**What to produce**
Count the lines of the records that follow containing the string "below", matching case exactly. Give only the number.

**Dataset**
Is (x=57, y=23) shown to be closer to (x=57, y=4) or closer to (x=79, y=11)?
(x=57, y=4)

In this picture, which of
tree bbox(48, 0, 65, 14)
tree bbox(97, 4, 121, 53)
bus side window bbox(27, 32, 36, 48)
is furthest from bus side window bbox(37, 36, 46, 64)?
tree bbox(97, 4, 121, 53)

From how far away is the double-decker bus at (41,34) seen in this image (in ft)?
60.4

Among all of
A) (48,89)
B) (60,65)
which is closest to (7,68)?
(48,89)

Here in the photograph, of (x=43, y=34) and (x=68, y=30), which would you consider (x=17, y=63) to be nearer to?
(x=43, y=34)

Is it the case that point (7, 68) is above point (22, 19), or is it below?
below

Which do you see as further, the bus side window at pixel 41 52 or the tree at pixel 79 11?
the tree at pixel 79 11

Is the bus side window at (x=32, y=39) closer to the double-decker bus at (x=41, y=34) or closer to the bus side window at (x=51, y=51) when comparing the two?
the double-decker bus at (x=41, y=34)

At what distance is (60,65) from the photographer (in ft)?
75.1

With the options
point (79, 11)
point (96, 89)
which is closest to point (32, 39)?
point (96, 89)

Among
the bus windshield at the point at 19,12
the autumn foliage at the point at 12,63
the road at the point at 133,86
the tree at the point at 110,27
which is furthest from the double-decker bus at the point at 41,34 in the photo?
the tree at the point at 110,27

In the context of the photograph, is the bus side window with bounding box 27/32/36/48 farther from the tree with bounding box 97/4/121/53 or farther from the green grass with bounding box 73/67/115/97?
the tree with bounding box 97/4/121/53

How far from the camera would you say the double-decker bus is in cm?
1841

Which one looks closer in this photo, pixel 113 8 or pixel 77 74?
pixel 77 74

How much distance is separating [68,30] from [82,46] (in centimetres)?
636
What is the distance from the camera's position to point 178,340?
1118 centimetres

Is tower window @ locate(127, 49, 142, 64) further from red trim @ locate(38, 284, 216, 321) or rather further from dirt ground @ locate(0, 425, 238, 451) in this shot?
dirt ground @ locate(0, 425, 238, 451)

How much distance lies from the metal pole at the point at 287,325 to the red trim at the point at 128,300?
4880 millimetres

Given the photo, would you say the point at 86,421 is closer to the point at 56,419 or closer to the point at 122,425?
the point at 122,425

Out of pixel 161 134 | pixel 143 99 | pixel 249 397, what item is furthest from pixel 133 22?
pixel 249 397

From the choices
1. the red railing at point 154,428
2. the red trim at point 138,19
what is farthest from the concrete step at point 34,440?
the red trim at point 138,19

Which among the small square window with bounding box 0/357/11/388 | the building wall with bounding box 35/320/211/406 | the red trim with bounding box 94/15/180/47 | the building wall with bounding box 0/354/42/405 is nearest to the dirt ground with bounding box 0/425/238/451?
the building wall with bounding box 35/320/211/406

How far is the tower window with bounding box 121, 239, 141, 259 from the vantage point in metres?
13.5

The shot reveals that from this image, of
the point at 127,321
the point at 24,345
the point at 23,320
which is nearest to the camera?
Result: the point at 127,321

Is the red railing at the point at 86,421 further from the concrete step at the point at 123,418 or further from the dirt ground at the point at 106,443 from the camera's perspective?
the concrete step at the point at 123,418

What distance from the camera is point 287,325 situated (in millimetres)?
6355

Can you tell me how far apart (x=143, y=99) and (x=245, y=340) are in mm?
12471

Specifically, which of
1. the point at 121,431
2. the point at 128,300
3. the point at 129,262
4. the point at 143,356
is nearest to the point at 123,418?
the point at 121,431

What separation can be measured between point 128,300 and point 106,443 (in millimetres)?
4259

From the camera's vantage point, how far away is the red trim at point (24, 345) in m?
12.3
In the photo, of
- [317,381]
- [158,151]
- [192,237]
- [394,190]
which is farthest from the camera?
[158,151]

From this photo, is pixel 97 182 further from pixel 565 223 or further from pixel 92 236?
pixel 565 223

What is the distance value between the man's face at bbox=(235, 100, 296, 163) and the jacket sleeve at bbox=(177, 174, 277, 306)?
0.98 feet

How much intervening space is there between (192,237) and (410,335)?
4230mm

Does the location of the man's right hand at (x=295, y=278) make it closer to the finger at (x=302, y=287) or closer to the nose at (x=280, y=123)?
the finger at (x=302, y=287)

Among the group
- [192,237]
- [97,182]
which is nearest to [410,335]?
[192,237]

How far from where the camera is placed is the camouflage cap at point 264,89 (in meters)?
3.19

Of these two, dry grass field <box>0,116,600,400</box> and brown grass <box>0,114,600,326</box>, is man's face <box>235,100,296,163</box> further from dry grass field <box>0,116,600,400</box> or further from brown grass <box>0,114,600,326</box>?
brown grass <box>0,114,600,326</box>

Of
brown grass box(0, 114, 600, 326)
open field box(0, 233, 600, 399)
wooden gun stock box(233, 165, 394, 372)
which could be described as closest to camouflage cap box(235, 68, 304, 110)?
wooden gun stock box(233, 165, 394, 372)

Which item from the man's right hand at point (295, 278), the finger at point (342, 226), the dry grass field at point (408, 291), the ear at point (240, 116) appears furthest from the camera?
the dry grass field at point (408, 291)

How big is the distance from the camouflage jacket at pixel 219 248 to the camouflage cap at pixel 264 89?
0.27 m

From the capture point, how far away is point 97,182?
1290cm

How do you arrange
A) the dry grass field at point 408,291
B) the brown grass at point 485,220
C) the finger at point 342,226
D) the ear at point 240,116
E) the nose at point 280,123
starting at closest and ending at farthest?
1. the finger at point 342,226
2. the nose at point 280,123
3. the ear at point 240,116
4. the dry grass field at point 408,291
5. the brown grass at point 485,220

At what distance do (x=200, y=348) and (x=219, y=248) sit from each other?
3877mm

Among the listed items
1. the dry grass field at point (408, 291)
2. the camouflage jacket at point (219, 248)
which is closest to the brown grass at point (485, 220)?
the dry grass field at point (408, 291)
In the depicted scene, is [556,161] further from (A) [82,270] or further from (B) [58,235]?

**Task solution**
2